2-) YANLIŞ YETİŞTİRİLME ŞEKLİ: Yetiştirilme şeklimiz,karakterimizin oluşmasında ve alışkanlıklarımızın oluşmasında çok büyük bir öneme sahiptir. Doğru ve etkili yetiştirilmeyen çocukların ilerde birey olduklarında çok daha fazla özgüven problemi yaşadıklarını ve hayatla baş etmekta zorlandıklarının ve önlerine çıkan sıkıntılarını aşmakta zorlandıklarını görmekteyiz. Bunlar yetiştirilmeyle sebep-sonuç ilişkisi içerir. Yanlış yetiştirildiysek ergenlikte ve çocuklukta utangaç, çekingen ve sıkılgan olmamız çok doğaldır. Yapabileceğimiz en iyi şey geçmişi bir kenara bırakmak ve şimdiye, şuana odaklanmamız gerekir. Genelde bir çok kişi ya geçmişe çok odaklanıyor yada gelecek ile ilgile çok fazla hayal kuruyor. Doğru olan şey ise ‘’Şuan ne yapabilirim? Kendimi nasıl geliştirebilirim? Hayatımı nasıl güzelleştirebilirim? Kendimi nasıl ileriye taşıyabilirim? ‘’ gibi şeylere odaklanmaktır. Yanlış yetiştirilme konusunda sizin hiçbir günahınız ve kabahatiniz yoktur. Ancak bu durumusürekli bahane edip konuşmak kendinize yapabileceğiniz en büyük kötülüktür. Kontrolümüz dışında bir şeye odaklanmaktansa enerjimizi değiştirebileceğimiz şeylere odaklanma kendimiz ve enerjimiz açısından en faydalı durumdur.

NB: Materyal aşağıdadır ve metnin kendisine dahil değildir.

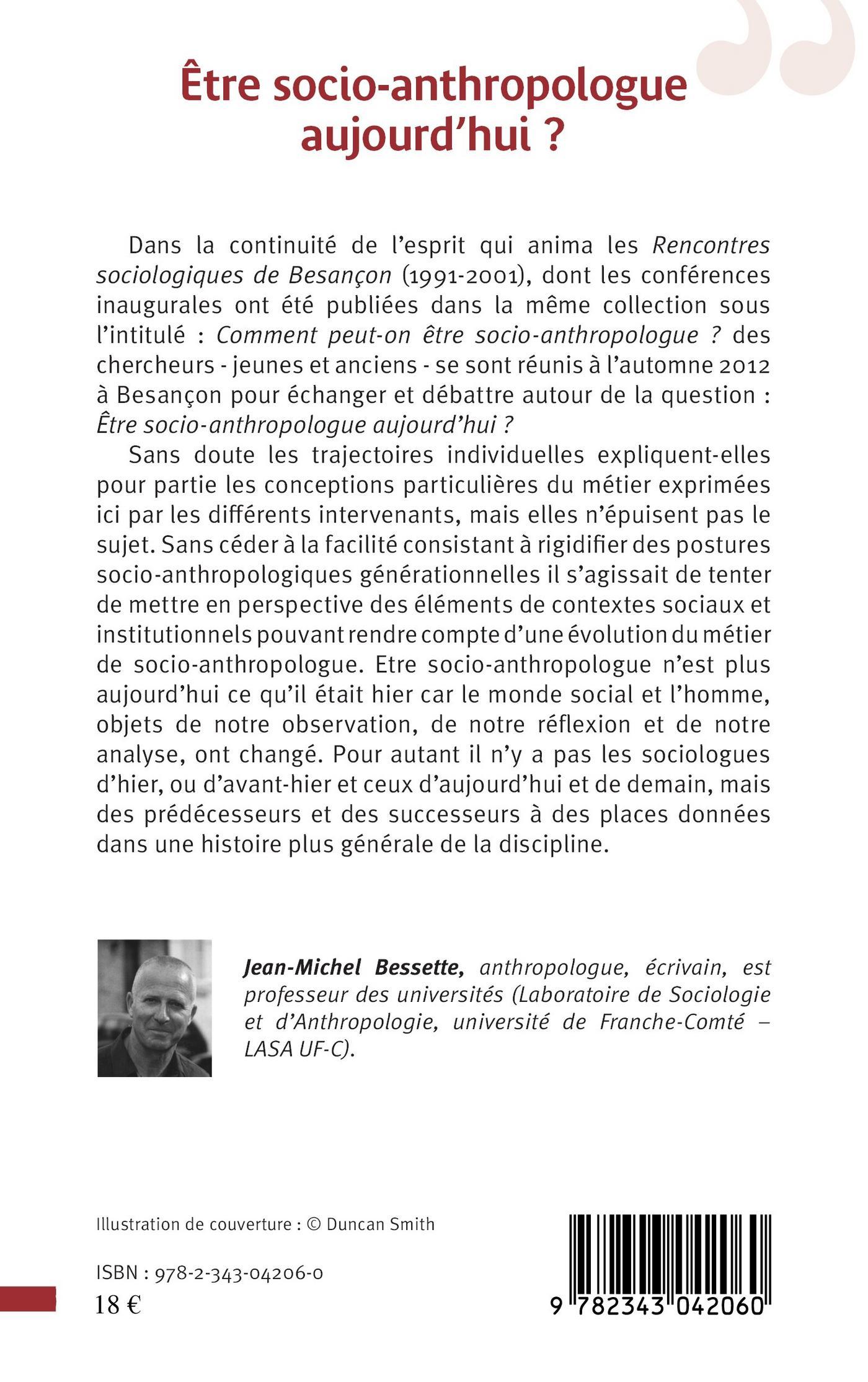 Être socio-anthropologue aujourd'hui ?

Dans la continuité de l'esprit qui anima les Rencontres sociologiques de Besançon (1991-2001), dont les conférences inaugurales ont été publiées dans la même collection sous l'intitulé : Comment peut-on être socio-anthropologue ? des chercheurs - jeunes et anciens - se sont réunis à l'automne 2012 à Besançon pour échanger et débattre autour de la question : Être socio-anthropologue aujourd'hui ?

Sans doute les trajectoires individuelles expliquent-elles pour partie les conceptions particulières du métier exprimées ici par les différents intervenants, mais elles n'épuisent pas le sujet. Sans céder à la facilité consistant à rigidifier des postures socio-anthropologiques générationnelles il s'agissait de tenter de mettre en perspective des éléments de contextes sociaux et institutionnels pouvant rendre compte d'une évolution du métier de socio-anthropologue. Etre socio-anthropologue n'est plus aujourd'hui ce qu'il était hier car le monde social et l'homme, objets de notre observation, de notre réflexion et de notre analyse, ont changé. Pour autant il n'y a pas les sociologues d'hier, ou d'avant-hier et ceux d'aujourd'hui et de demain, mais des prédécesseurs et des successeurs à des places données dans une histoire plus générale de la discipline.

Jean-Michel Bessette, anthropologue, écrivain, est professeur des universités (Laboratoire de Sociologie et d'Anthropologie, université de Franche-Comté – LASA UF-C).

Illustration de couverture : © Duncan Smith

ISBN : 978-2-343-04206-0
18 €

9 782343 042060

3-) MENTAL ZAYIFLIK: Bir insanın hayatın getirdiği zorluklara karşı dik duramaması, onlarla baş edememesi ve çözememesidir. Mental olarak zayıf olduğumuzda bu durum hayatımızdaki başarılarımızı etkiler, özgüven kazanamayız ve hayatta ilerleyemeyiz. Mental olarak zayıf olduğumuzda özgüveni geliştiremeyiz çünkü karşımıza elbet olumsuzluklar çıkacaktır ve hayatın bu yönüyle baş edemediğimizde bu yön daha fazla üstümüze gelmekte ve bizi sıkıntıya sokmaktadır.
Mental zayıflığın nedeni; hayata bakış açımızdır. Hayata karşı nereden baktığımız, ona nasıl reaksiyon gösterdiğimiz mental gücü belirler. Bir çok insan yaşadıklarından ders çıkarmıyor. Kendi hatalarımıza bakmıyorsak, hayatın içindeki o bilgelikten bir şey öğrenmiyorsak mental olarak güçlenme fırsatını kaçırıyoruz demektir. Mental olarak güçlenmediğimizde hiç beklenmedik anda olumsuz bir olayla karşılaştığımızda, stresle baş edemez, problemi çözemez ve o zaman hayatımızı kendimize zehir ederiz. Mutluluk elimizden gider ve gerçekte böylece açının merkezi ve kaynağı haline gelirsiniz. Bir çok insanın bu durumda bağımlılığı artar. (Alkol, madde, sigara vb.) Mental gücü azaltmak genel olarak hayat bakış açınızla alakalıdır. Kendinize olan inancınız mental gücünüzü belirler ve hayataki tecrübeleriniz sizi bu konuda destekler. Eğer tecrübelerinizden bir şey öğrenmiyorsanız mental sorun yaşarsınız ve bu durumda hayat kaliteniz düşer.